Fig. 1 depicts the ETL process for bringing data from various sources into the DW, which serves as the foundation for the BI system. The quality of the ETL process enhances the data quality and, as a result, the information quality. Resultantly, the quality of overall BI systems improves allowing for better decision-making. An enterprise BI model based on process, technology, and organization has been proposed in [1]. The model was verified by four different companies to assess its maturity. Maturity models like CMMI play an important role to achieve higher levels of maturity for the development process and product quality [2]. The Spruit & Sacu Data Warehouse Capability Maturity Model (DWCMM) was used to examine the National Narcotics Board’s DW maturity and to provide an assessment to the DW working group team. The results demonstrated that numerous improvements are required to raise the DWCMM maturity level [3].
1.1 Extraction, Transformation and Load (ETL)
Extraction is the first step in the ETL process. In this step, data from multiple source systems is extracted into the staging area, which can be in various formats such as relational databases, XML, No SQL, and flat files. The cleansing and consolidation of data that may be required to prepare it for analysis are referred to as transformation. Data is extracted and moved to a staging area, where it is transformed before being loaded into the warehouse. Finally, the data is loaded into the target DW to be further used by OLAP, Data Mining tools, or other BI applications. The load stage depends mainly on what you want to do with the data after it is shifted into the DW.
1.2 Capability Maturity Model Integration (CMMI)
CMMI framework has been used to measure process capacity and organizational maturity all around the world since 1993 [4]. CMMI is a well-known process improvement framework with five maturity stages. Five tiers are made up of 22 process areas. Each process area has well-defined goals that are met through a collection of associated best practices. According to Kimball et al. [5], in the development of DW systems, a major effort is consumed during the execution of the ETL process. Hence the maturity of DW systems mainly depends on the maturity of the ETL process. Nevertheless, we hardly find research that addresses the maturity of this core area of DW systems. We propose a maturity model for ETL to address this issue. The key contributions of this paper are summarized as follows.

Information provided:
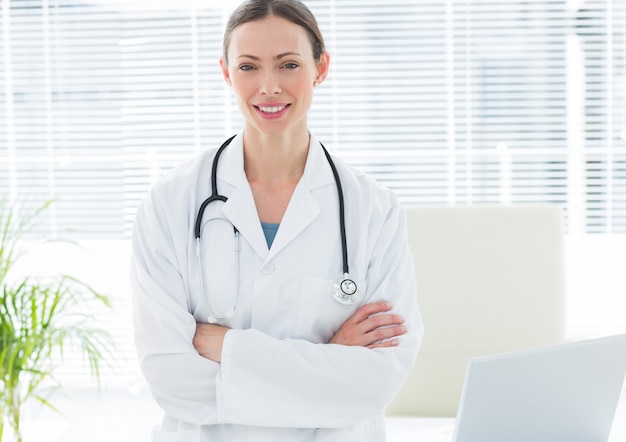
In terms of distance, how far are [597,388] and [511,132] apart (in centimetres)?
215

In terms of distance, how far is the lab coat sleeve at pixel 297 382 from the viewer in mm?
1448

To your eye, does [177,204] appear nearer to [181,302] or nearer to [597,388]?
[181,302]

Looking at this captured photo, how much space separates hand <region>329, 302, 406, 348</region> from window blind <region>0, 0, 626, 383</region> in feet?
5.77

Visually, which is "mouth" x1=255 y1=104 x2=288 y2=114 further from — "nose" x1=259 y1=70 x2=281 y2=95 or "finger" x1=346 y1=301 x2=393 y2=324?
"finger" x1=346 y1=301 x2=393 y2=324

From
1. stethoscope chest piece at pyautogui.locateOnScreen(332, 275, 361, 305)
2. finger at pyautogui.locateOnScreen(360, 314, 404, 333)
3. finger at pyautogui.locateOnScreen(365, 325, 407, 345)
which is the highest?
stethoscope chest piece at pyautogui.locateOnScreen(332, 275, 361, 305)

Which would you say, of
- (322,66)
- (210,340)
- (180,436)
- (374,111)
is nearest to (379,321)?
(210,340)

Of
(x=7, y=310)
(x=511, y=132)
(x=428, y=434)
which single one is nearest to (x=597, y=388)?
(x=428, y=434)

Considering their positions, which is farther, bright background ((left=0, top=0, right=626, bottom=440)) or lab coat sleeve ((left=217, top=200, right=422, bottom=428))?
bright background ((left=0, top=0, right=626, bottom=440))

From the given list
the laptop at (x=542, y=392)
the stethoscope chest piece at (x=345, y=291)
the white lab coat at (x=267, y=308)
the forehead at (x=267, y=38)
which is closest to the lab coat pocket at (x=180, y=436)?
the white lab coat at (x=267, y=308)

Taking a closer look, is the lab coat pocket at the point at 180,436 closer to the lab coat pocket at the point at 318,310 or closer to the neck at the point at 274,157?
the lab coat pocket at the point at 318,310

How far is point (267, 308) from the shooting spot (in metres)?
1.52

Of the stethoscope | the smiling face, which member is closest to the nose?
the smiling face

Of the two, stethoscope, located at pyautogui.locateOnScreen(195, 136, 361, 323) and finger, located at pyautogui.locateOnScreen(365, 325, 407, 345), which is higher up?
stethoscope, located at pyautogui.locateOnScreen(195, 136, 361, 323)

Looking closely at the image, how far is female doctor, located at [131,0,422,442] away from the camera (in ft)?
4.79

...

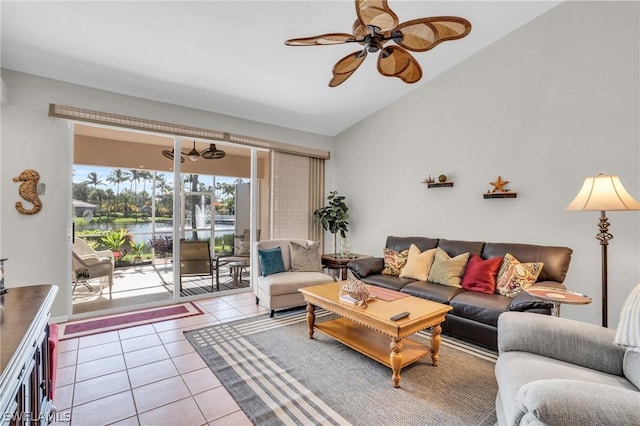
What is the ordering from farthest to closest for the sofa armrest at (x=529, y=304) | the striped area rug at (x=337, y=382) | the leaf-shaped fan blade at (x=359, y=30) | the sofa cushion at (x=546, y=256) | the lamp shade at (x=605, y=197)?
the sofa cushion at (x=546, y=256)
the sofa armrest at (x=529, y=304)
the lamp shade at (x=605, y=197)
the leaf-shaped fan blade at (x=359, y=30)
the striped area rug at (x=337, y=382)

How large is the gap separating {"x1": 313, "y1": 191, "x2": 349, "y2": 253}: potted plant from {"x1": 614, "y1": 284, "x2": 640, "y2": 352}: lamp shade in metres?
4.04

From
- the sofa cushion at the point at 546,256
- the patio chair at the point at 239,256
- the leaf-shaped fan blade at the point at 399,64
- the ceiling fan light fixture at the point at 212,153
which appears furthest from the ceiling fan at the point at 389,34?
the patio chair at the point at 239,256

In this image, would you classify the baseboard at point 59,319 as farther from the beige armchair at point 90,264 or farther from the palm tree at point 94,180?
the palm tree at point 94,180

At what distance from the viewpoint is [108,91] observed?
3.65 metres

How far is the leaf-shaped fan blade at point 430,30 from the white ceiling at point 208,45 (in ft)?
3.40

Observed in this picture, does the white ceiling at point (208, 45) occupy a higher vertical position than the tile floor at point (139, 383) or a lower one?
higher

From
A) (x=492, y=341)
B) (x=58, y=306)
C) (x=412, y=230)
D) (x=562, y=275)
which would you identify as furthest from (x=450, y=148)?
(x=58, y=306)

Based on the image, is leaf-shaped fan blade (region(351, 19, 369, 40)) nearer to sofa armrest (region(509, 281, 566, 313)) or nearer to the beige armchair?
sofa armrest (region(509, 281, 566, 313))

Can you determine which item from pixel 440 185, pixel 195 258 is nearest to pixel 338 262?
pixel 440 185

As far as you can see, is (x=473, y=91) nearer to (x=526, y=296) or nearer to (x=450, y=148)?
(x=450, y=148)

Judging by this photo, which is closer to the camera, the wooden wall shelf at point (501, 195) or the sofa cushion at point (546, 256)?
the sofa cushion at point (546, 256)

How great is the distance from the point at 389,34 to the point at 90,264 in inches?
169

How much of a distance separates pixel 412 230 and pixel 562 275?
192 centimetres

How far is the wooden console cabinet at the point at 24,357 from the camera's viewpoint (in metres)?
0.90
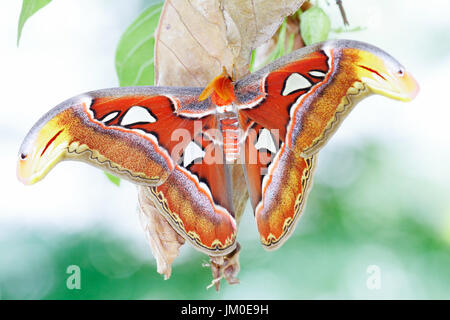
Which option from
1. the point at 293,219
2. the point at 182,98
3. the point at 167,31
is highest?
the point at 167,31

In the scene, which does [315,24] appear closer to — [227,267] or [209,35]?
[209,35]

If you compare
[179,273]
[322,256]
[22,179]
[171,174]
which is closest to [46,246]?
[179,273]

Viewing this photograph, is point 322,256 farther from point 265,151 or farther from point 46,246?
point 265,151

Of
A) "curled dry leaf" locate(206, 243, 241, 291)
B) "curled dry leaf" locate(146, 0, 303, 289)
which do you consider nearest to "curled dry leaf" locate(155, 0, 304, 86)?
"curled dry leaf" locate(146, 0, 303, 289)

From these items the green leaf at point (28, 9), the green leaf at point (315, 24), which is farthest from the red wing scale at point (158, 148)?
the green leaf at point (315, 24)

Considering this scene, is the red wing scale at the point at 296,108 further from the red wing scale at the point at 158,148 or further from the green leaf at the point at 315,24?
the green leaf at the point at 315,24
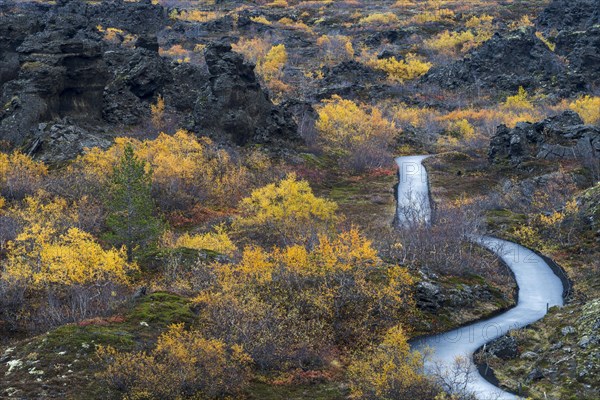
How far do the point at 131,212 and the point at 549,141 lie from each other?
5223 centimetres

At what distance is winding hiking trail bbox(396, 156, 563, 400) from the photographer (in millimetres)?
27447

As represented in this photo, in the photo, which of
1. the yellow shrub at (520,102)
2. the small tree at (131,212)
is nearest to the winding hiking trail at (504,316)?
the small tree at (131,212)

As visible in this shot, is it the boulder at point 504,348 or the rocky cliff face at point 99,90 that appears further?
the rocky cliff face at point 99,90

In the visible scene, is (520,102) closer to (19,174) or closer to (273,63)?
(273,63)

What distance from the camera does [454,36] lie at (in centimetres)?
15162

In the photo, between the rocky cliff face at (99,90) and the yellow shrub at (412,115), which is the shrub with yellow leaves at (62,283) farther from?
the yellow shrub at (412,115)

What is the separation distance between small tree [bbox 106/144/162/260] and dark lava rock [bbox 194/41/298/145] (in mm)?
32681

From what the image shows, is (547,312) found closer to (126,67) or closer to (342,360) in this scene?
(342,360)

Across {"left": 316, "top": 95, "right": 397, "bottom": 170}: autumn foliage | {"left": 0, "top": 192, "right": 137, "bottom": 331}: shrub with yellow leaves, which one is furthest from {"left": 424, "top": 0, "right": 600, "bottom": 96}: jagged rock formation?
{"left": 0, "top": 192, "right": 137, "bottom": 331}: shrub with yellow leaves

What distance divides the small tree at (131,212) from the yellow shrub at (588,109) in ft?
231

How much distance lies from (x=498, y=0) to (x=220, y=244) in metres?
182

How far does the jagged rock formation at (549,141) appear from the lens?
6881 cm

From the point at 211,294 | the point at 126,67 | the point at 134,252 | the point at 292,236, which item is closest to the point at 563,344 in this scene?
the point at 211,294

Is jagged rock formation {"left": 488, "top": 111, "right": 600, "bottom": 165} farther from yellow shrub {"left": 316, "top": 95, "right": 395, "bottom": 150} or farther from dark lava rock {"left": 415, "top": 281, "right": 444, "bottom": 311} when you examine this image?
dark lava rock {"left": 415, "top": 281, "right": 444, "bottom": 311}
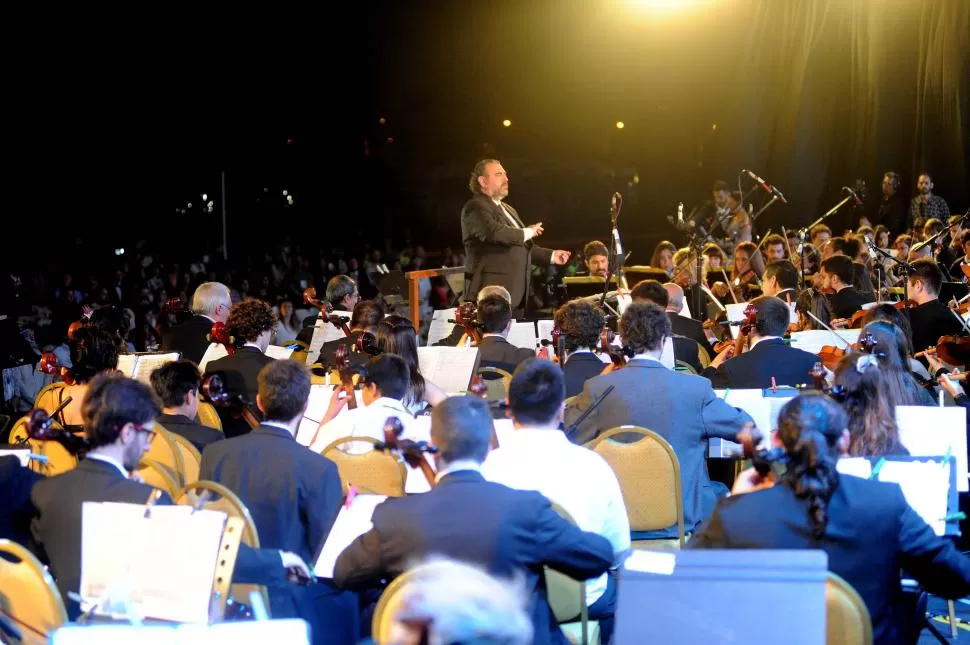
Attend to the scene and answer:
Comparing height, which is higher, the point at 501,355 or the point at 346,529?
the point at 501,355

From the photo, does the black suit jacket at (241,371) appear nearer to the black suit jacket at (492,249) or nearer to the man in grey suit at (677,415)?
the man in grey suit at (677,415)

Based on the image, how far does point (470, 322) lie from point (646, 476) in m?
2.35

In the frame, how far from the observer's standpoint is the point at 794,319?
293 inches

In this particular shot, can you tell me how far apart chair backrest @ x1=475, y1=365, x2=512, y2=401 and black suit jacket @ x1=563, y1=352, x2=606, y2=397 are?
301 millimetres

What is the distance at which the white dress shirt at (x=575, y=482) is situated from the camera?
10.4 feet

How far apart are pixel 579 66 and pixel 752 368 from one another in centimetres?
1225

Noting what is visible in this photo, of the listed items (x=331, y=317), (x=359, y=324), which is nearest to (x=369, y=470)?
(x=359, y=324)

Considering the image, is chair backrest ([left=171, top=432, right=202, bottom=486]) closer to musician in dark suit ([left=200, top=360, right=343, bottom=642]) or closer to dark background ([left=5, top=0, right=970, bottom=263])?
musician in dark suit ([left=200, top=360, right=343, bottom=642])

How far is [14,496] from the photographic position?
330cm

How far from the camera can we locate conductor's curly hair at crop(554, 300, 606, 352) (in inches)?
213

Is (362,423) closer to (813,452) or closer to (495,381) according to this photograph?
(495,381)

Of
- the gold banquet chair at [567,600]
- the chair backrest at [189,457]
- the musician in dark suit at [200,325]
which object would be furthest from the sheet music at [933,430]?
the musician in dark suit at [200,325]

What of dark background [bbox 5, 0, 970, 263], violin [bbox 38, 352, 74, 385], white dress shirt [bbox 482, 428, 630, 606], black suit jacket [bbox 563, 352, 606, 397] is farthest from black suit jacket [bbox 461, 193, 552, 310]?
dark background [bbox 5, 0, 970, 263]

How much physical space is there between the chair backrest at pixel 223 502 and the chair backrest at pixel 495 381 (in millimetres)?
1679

Instructions:
1. Answer these questions using the excerpt on ETL and CMMI maturity:
(a) Since what year has the CMMI framework been used to measure process capacity and organizational maturity?
(b) In which formats can the data extracted from source systems into the staging area be?
(c) Which maturity model was used to examine the National Narcotics Board's DW maturity?
2. Return the stretch of the excerpt on ETL and CMMI maturity from "Extraction is the" through "into the DW.", copied word for word.

Correct answers:
1.
(a) Since 1993.
(b) Relational databases, XML, No SQL, and flat files.
(c) The Spruit & Sacu Data Warehouse Capability Maturity Model (DWCMM).

2.
Extraction is the first step in the ETL process. In this step, data from multiple source systems is extracted into the staging area, which can be in various formats such as relational databases, XML, No SQL, and flat files. The cleansing and consolidation of data that may be required to prepare it for analysis are referred to as transformation. Data is extracted and moved to a staging area, where it is transformed before being loaded into the warehouse. Finally, the data is loaded into the target DW to be further used by OLAP, Data Mining tools, or other BI applications. The load stage depends mainly on what you want to do with the data after it is shifted into the DW.